> **练习目标**:
根据下方关于GST-SOD1-R9融合蛋白的摘录,回答以下三个问题。
1. SOD1-R9全基因序列被插入了哪个原核表达载体?
2. 在什么温度下表达多长时间,可得到高表达量的可溶性GST-SOD1-R9融合蛋白?
3. 纯蛋白是通过哪两种方法得到的?

穿膜肽TAT介导的双效抗氧化酶GST(谷胱甘肽巯基转移酶)-TAT-SOD1(Cu,Zn超氧化物歧化酶),可有效清除胞内自由基,其预防氧化损伤的效果强于SOD1-TAT,但前者的跨膜能力不如后者。为增强双效抗氧化酶的跨膜效率,本研究融合了SOD1和穿膜肽R9,合成SOD1-R9全基因序列,并将其插入带有GST的原核表达载体pGEX-4T-1中,成功构建了GST-SOD1-R9融合蛋白表达质粒。然后,将重组质粒pGEX-4T-1-SOD1-R9转化大肠杆菌BL21(DE3),用IPTG诱导表达融合蛋白,通过改变诱导温度和诱导时间,确定了融合蛋白在25℃下表达11 h,可得到高表达量的可溶性GST-SOD1-R9融合蛋白。利用80%硫酸铵沉淀和GST琼脂糖树脂纯化得到纯蛋白,应用SDS-PAGE和酶活性鉴定纯化的蛋白为正确表达的目标蛋白。GST-SOD1-R9融合蛋白的温度和pH稳定性实验结果证实,该蛋白在生理条件下具有良好的SOD和GST活性。细胞跨膜实验结果证明其跨膜能力与GST-TAT-SOD1融合蛋白相比显著增强(P〈0.05)。这些工作为深入研究GST-SOD1-R9的抗氧化损伤效应建立了基础。

> **所示数据**:
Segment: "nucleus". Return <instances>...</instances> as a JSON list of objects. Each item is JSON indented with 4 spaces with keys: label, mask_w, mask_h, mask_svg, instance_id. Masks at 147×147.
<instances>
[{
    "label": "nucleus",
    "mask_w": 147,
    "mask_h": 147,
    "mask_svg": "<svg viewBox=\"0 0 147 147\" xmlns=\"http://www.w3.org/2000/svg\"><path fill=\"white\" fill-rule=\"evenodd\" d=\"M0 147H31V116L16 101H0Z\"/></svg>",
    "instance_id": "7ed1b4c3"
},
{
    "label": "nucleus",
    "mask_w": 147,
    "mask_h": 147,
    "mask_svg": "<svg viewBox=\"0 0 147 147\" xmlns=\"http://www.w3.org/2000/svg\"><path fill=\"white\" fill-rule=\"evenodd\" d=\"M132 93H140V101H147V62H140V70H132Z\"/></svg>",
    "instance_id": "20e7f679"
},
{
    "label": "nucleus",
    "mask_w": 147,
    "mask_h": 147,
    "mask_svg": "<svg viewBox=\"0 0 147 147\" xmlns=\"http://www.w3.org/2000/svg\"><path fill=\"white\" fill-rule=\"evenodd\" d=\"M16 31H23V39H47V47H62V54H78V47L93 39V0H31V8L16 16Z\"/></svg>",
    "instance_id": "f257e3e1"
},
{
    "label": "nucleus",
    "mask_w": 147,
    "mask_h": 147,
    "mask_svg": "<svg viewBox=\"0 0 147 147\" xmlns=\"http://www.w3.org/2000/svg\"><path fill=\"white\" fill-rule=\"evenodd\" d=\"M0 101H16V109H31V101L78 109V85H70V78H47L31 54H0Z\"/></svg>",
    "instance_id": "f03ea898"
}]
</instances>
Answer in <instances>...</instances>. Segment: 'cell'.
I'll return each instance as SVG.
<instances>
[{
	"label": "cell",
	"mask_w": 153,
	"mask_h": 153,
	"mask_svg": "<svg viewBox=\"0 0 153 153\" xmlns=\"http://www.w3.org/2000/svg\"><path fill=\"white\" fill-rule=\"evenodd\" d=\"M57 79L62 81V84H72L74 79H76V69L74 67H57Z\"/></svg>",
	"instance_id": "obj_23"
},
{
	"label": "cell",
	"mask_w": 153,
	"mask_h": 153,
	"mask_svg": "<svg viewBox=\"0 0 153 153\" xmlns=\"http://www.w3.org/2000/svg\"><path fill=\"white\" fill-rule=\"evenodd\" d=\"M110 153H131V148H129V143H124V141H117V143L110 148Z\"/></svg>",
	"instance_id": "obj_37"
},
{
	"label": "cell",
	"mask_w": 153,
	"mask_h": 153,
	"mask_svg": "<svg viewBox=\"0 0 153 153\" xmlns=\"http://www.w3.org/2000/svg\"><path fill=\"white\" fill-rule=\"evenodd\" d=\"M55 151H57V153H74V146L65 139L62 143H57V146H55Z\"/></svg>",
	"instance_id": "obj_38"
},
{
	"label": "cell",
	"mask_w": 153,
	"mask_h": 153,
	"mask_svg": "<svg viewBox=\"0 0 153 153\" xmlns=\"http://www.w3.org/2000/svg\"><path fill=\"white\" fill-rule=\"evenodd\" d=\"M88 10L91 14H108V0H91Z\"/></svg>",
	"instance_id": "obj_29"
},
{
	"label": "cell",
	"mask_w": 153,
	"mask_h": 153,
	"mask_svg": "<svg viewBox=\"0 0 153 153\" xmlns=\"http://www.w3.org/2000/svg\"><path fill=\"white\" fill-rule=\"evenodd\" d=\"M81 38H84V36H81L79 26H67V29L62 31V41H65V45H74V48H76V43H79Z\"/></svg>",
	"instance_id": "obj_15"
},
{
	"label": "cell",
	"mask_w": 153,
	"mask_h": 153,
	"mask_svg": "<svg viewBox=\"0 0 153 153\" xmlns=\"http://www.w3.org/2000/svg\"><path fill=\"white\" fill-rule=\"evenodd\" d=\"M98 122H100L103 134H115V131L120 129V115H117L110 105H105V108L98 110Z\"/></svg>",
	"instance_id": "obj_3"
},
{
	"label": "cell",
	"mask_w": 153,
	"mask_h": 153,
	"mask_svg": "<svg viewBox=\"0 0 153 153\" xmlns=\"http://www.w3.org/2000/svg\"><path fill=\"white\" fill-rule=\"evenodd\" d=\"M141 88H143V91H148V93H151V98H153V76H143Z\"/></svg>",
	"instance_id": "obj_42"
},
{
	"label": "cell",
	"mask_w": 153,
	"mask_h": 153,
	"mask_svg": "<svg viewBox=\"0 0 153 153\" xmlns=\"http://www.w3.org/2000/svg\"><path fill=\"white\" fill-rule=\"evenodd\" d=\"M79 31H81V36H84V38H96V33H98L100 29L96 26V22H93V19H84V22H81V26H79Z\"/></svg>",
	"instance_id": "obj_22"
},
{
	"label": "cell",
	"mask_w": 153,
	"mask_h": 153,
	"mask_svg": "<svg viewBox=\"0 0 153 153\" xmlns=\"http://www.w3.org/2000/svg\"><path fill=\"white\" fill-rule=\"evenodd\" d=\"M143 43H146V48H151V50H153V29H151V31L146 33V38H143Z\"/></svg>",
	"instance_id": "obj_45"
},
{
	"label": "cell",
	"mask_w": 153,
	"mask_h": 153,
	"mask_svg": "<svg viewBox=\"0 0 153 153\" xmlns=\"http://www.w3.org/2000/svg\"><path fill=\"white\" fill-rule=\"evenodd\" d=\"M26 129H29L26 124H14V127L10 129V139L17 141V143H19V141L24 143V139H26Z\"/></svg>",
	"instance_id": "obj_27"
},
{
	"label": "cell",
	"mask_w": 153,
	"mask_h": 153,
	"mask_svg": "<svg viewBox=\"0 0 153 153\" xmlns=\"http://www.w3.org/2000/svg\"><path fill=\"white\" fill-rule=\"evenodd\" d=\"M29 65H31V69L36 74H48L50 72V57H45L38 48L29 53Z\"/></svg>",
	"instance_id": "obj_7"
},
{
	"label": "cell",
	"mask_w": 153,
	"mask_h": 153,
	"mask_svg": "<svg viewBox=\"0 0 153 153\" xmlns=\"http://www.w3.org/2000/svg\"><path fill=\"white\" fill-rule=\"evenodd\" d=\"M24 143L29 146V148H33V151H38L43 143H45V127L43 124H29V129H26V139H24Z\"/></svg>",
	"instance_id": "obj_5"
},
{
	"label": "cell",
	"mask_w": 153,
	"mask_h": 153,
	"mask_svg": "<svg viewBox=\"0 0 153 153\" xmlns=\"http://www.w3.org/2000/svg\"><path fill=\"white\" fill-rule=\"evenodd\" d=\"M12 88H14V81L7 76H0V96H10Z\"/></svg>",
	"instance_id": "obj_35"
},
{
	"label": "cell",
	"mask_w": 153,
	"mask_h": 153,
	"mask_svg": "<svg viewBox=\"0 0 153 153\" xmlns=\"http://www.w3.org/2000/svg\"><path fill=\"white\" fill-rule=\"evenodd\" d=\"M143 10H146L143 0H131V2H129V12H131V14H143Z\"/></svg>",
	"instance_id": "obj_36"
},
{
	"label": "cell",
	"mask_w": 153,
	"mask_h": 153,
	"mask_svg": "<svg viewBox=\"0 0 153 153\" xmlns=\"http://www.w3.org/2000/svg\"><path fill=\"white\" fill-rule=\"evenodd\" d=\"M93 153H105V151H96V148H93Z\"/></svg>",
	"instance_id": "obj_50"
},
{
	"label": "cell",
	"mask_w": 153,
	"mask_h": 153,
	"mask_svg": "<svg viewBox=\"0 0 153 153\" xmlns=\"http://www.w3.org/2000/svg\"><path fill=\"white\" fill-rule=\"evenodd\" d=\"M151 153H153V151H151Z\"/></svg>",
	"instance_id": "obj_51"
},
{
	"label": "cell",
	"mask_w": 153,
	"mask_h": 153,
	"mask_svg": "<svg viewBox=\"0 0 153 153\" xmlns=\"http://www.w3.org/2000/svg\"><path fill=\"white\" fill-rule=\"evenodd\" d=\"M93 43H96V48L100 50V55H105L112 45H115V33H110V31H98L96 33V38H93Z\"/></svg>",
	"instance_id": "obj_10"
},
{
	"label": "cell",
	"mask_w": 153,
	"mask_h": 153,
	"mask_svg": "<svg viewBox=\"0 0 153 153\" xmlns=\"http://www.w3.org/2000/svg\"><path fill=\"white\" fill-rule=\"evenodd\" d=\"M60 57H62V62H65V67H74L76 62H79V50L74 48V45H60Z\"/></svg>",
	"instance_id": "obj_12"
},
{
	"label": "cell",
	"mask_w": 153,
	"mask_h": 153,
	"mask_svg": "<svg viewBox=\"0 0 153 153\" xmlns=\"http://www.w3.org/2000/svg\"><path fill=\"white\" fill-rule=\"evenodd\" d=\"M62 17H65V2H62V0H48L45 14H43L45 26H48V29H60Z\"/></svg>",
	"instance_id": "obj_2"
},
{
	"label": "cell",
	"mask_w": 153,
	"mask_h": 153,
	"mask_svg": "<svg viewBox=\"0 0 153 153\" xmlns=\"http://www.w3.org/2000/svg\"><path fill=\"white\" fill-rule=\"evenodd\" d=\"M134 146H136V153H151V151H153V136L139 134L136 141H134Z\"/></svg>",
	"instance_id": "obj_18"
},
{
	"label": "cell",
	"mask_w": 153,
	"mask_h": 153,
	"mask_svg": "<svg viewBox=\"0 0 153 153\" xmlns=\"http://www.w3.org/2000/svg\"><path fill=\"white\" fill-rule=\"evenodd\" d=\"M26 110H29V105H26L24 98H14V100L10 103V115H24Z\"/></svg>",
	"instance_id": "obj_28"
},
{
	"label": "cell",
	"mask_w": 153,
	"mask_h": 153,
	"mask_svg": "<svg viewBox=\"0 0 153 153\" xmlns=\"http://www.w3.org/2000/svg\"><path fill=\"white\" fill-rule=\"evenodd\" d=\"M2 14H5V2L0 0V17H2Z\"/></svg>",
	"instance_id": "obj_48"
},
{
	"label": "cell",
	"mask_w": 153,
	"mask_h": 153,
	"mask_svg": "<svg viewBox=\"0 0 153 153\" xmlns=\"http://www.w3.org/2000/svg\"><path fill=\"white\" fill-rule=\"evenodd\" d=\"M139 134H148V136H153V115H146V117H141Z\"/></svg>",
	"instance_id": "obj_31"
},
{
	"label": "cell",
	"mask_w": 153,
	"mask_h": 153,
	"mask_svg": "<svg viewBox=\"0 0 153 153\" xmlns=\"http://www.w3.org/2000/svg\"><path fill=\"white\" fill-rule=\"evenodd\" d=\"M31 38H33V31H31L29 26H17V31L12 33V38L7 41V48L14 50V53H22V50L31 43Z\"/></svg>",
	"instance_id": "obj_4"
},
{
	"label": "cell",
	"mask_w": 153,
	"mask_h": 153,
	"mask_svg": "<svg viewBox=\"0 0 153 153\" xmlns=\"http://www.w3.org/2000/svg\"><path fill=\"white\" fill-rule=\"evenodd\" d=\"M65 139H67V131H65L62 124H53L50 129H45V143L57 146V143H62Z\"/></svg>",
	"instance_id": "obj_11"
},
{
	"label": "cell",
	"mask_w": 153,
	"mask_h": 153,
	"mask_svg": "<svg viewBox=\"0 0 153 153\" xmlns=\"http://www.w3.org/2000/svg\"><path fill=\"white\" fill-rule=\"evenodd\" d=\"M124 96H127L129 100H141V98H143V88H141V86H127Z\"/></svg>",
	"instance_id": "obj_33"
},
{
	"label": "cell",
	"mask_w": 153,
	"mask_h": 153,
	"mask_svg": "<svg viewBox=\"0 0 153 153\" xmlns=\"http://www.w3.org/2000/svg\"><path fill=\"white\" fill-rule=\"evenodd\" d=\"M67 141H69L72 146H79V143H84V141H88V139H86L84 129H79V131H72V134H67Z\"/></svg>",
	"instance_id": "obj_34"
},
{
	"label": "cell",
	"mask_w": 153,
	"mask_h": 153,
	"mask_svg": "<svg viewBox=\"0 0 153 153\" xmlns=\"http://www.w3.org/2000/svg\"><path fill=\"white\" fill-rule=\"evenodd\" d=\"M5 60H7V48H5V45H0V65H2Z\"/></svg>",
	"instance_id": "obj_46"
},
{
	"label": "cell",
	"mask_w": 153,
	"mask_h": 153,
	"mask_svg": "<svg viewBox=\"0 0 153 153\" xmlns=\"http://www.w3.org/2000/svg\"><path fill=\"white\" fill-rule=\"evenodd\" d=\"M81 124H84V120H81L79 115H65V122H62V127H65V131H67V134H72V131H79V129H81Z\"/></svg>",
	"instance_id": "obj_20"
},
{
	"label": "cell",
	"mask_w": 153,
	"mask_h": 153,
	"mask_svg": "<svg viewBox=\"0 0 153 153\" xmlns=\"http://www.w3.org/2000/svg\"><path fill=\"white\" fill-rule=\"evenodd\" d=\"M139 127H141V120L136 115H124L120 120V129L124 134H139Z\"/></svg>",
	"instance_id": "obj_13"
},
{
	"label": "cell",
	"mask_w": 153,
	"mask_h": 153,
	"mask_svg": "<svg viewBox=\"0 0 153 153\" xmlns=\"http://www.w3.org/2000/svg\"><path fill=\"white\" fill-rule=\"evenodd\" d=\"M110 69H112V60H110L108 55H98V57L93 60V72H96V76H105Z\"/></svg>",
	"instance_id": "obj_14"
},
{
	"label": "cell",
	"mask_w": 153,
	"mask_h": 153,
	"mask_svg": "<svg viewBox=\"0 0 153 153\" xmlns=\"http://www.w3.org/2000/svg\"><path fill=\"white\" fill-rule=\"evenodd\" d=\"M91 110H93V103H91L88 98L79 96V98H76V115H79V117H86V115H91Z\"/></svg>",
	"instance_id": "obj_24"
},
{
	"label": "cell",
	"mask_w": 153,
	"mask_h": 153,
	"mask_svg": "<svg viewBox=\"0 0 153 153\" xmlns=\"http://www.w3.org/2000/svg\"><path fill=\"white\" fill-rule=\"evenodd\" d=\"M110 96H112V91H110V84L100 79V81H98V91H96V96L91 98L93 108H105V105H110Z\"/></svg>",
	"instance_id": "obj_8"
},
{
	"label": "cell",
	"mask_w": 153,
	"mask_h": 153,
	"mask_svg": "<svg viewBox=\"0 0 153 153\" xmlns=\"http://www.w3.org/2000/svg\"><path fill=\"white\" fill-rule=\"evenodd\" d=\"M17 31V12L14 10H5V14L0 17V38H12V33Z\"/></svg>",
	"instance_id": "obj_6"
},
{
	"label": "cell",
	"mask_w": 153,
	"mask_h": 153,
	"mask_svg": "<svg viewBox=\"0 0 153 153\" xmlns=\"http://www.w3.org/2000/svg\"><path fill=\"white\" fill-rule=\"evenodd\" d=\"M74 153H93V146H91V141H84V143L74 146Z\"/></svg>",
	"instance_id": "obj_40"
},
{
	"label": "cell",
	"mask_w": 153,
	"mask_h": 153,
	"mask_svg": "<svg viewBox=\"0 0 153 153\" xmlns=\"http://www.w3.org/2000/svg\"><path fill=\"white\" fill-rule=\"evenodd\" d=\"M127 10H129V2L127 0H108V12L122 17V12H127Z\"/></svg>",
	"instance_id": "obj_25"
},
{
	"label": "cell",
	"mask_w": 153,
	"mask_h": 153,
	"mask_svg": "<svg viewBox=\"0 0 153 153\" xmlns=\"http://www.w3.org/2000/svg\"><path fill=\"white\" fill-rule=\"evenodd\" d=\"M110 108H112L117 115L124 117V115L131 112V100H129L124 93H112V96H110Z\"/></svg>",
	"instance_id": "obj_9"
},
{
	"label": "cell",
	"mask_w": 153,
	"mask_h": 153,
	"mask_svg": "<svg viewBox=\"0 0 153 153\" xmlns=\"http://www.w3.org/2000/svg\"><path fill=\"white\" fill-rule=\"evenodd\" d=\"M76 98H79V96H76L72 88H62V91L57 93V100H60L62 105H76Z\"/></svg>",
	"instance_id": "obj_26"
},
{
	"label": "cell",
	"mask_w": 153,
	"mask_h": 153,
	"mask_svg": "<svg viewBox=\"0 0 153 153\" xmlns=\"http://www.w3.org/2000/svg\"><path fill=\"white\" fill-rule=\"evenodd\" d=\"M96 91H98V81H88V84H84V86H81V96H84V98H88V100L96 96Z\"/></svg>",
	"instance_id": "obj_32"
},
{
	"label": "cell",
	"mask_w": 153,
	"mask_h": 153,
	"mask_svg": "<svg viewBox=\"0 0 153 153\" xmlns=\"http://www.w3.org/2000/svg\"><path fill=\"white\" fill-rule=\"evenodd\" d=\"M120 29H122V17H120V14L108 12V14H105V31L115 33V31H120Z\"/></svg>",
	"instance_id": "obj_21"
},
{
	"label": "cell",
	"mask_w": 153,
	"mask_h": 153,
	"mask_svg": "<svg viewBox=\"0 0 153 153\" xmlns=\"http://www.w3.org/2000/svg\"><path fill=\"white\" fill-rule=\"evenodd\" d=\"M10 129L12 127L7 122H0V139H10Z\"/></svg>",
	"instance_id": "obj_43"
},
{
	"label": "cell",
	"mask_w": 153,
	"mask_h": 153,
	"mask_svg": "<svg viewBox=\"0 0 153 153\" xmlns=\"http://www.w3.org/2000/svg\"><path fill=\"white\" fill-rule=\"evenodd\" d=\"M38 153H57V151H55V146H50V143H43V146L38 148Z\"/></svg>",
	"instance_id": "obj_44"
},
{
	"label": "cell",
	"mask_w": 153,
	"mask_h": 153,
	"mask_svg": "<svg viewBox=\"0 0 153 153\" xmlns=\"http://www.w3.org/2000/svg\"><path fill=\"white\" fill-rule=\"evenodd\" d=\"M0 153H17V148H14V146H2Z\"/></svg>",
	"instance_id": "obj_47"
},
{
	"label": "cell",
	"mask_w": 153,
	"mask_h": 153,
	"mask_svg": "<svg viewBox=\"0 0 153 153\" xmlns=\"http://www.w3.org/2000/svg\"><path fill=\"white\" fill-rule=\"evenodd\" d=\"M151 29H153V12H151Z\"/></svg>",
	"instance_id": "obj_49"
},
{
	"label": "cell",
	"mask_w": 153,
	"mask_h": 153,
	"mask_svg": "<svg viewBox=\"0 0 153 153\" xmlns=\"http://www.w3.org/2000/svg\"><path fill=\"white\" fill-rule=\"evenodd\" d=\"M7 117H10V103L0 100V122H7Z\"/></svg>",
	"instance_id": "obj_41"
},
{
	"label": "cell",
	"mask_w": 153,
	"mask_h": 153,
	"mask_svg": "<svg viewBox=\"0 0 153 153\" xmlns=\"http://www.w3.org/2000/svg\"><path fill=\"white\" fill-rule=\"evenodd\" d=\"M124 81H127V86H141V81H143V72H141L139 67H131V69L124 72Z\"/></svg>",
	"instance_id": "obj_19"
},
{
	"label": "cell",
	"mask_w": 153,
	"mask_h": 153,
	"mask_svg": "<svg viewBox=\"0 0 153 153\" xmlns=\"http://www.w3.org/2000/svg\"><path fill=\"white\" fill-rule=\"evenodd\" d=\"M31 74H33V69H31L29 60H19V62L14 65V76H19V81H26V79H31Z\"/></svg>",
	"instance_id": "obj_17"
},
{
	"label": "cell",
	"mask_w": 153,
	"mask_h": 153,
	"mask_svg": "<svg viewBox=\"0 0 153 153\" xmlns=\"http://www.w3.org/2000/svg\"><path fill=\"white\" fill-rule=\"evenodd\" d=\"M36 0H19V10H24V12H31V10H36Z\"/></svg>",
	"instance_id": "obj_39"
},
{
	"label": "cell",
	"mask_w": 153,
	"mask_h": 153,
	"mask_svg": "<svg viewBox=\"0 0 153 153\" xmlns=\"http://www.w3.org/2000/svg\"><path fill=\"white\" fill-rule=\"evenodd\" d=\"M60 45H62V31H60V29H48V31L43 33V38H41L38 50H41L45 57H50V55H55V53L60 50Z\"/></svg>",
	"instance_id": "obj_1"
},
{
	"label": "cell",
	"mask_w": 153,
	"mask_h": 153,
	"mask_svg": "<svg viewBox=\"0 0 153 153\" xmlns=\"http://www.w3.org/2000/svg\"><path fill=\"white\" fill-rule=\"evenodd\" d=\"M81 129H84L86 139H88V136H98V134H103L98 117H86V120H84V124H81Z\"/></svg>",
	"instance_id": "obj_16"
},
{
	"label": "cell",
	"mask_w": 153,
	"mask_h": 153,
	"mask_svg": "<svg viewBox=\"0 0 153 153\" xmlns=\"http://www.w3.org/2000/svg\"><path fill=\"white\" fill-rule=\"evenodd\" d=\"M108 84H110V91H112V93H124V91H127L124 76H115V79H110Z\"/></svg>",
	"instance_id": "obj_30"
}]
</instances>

> **答题区**:
1. pGEX-4T-1。
2. 在25℃下表达11 h。
3. 80%硫酸铵沉淀和GST琼脂糖树脂纯化。